Ah, humans. We love simple and easy stuff. Clear talking about this reminded me of a quote by my favourite man alive, Bill Gates. “Hire a lazy person to do a difficult job, because a lazy person will find an easy way to do it.” 

Clear believes if a habit is challenging to do, we aren’t going to do it. We need to make it as simple, easy, and planned as we can to keep us motivated. Something really interesting he talks about is that you shouldn’t be asking how long it takes to form a habit, but you should be asking how many times it takes to form it. It’s all about repetition. An analogy he uses is “making your habits simple and easy is like unbending a water hose.” You can use a hose while it’s bent, but it’s just causing tension and a bigger temptation to give up. Why not just, unbend the water hose… that’s exactly what he wants us to do with our habits. Remove the tension. 

My notes from law 3

Things you can do to remove the tension to not want to do it and the worry is just, prepare. The more friction you remove from a habit the more likely you are to do it. Prime your environment. Something I’ve discovered and recently re-enforced myself to do more is to always clean my room before school, so when I get home I have a clean and ready space to get my homework done. If my rooms messy I end up avoiding cleaning AND homework which makes it all worse. 


My notes from law 4

Ah I loved this part of the book. Why? Because it resigned with me so well. As I’ve mentioned before, I have a hard time getting stuff done if their isn’t a “reward” or positive outcome. This could mean having a bath after homework or bringing a cup of tea to school to make me excited for my classes. “What is immediately rewarding is repeated.” We are more likely to do something if it’s satisfying, and the satisfaction part is very personal to you. Mine examples are tea and baths, someone else’s may be watching a movie or going to a friends house. To continue with a habit, you need to feel satisfied and even just a little but of success. This keeps your brain happy and motivated. 

There’s obviously the polar opposite of being rewarding which is being punished too. “What is immediately punished is avoided.” When doing a bad habit, align it with something negative. If there is a negative feeling or consequences attached, we are less likely to do it. Make it UNsatisfying! This comes in later with the habit contract, but I’ll explain that in a bit. 


We had forms to complete after or during reading the book. Let me explain..

Here’s the habit contract. This is here to help us solidify a habit we want to create, by connecting it to a consequence and having someone watching over us. Someone watching + a  consequence = new habit being repeated.
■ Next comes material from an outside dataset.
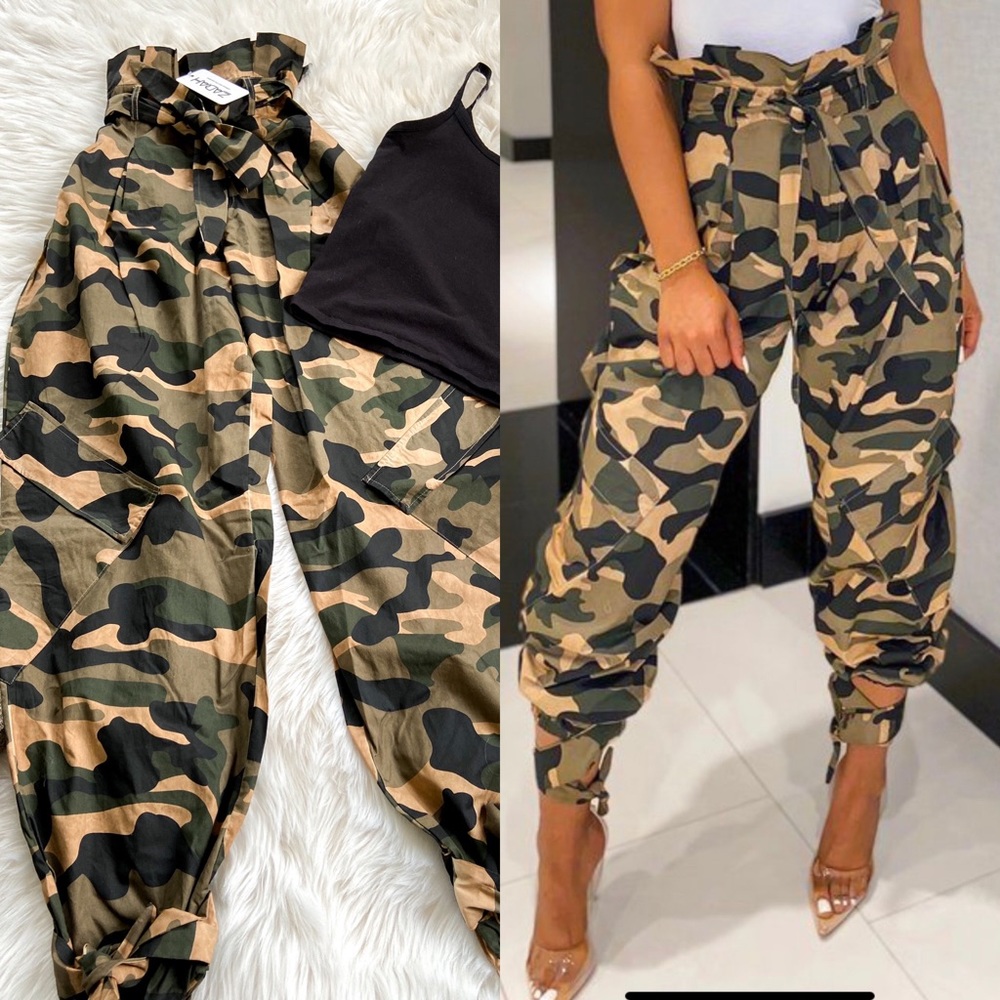 Camo Pants (Olive)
Mine was the habit I’ve been talking about this whole post, starting work right away after school. I have to pay my mom now 1 dollar every time she sees me doing something that’s not homework after school, when I have work to do. This doesn’t seem like a lot but If I was to break this habit everyday, it would add up. I started this about 20ish days ago and the two weeks i’ve been in school, it’s honestly been better. Not perfect, but improving.

There were also other little forms like the habit stacker, and habit tracker. These were good to do because they kind of turn your ideas and wants into something real. Writing it down makes you accountable for it. 
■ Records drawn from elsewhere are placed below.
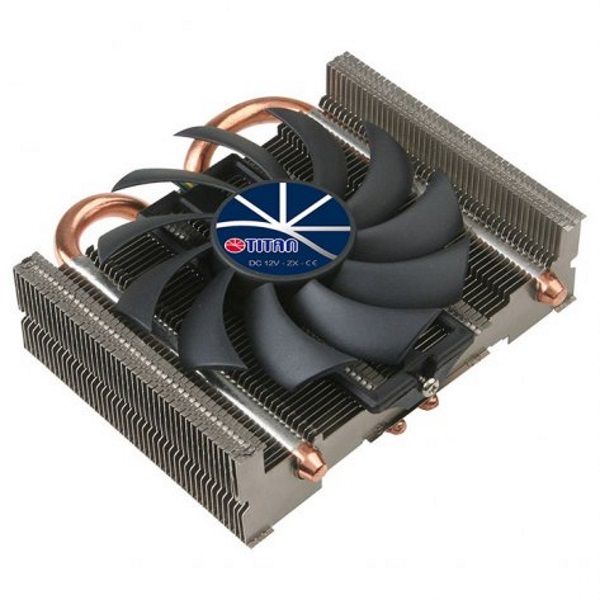 Кулер процесорний TTC-ND15TB/PW(RB) універсальний , Intel/AMD, 2 heatpipes, PWMб 1U Ultra slim 92 x 88 x 27 мм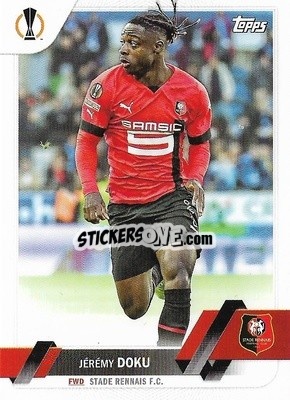 Sticker Jérémy Doku - UEFA Club Competitions 2022-2023
 n. 198 - Topps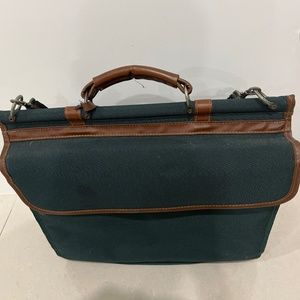 Targus heavyduty laptop messenger green/brown bag
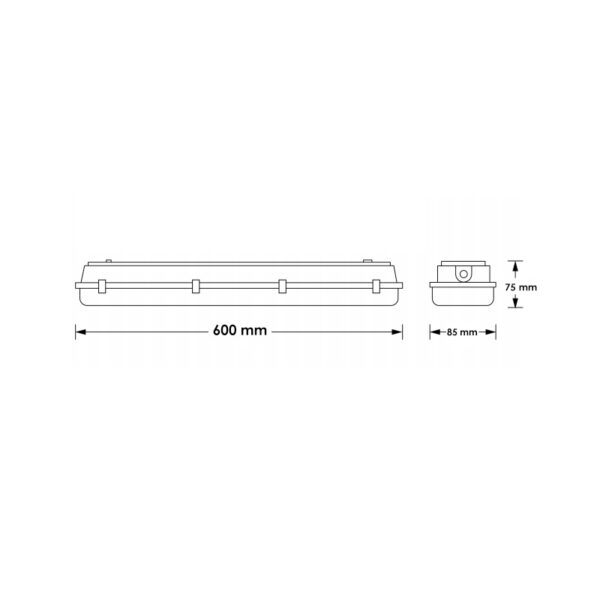 Écran étanche LED connectable Proline 18W 600mm CCT - Ledme - LM1105 – Image 2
This book was genuinely enjoyable and helpful, and I’ve already recommended it to multiple people I know. Clear does an amazing job at breaking down and explaining habits, and why we do them which in the long run solves a lot of problems. Understanding why you do something is one of the first steps to fixing it or improving it. We are all human, and we can’t feel too guilty for having bad habits, but we can fix them. I love his use of the word ATOMIC as it represents how little actions end up with great results.
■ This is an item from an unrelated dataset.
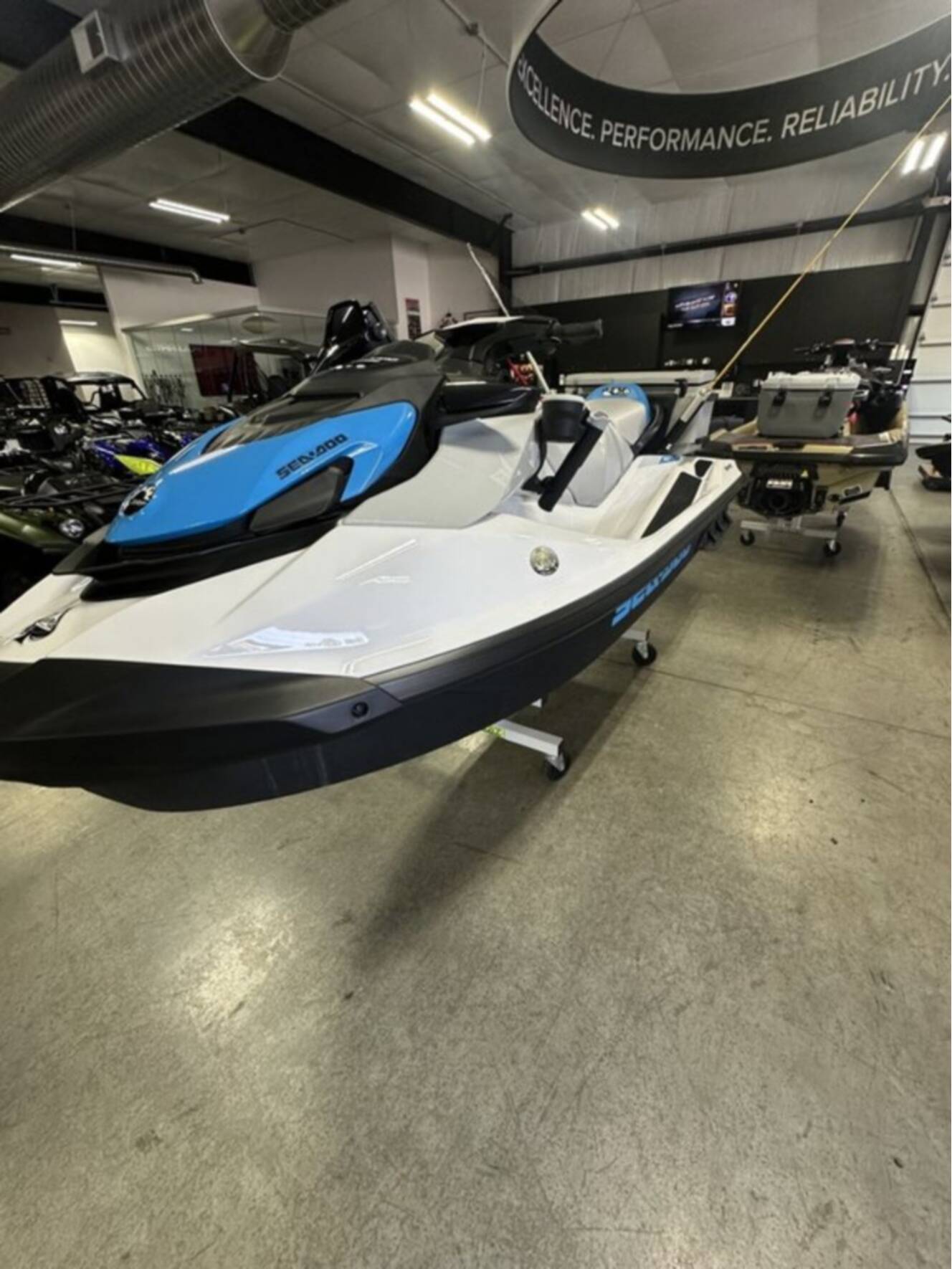 A photo of this 2025 Sea-Doo FishPro Scout 130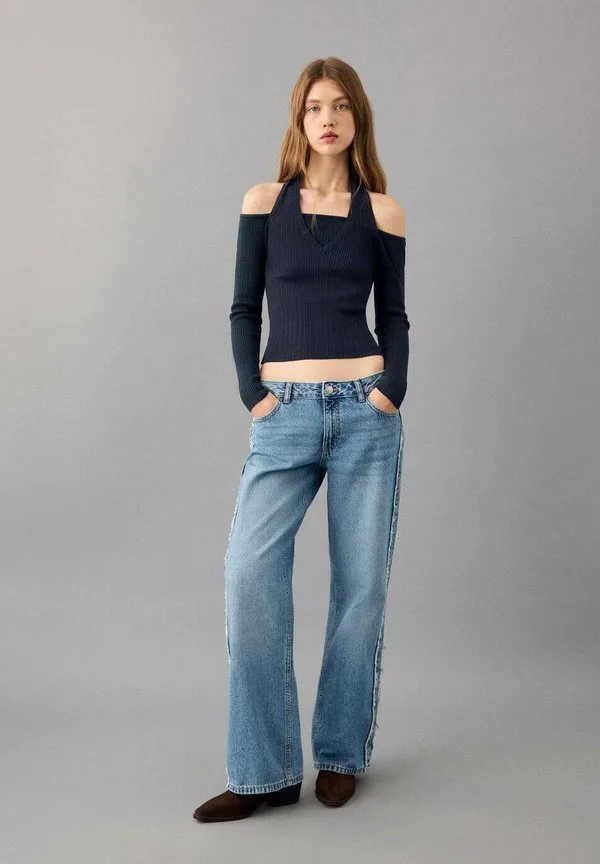 Подростковая футболка с длинными рукавами Mango Kids, Dark Blue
“Thats the power of atomic habits. Tiny changes. Remarkable Results”

I will continue to work on my habits I’ve started, and knowing PGP there will definitely be more to this book then just this post so don’t be surprised if their is an update post on my progress!! Even after only about 20 days, my overall life experience has improved. It’s the small things like getting work done after-school, or making tea in the morning for me that honestly change my days for the better.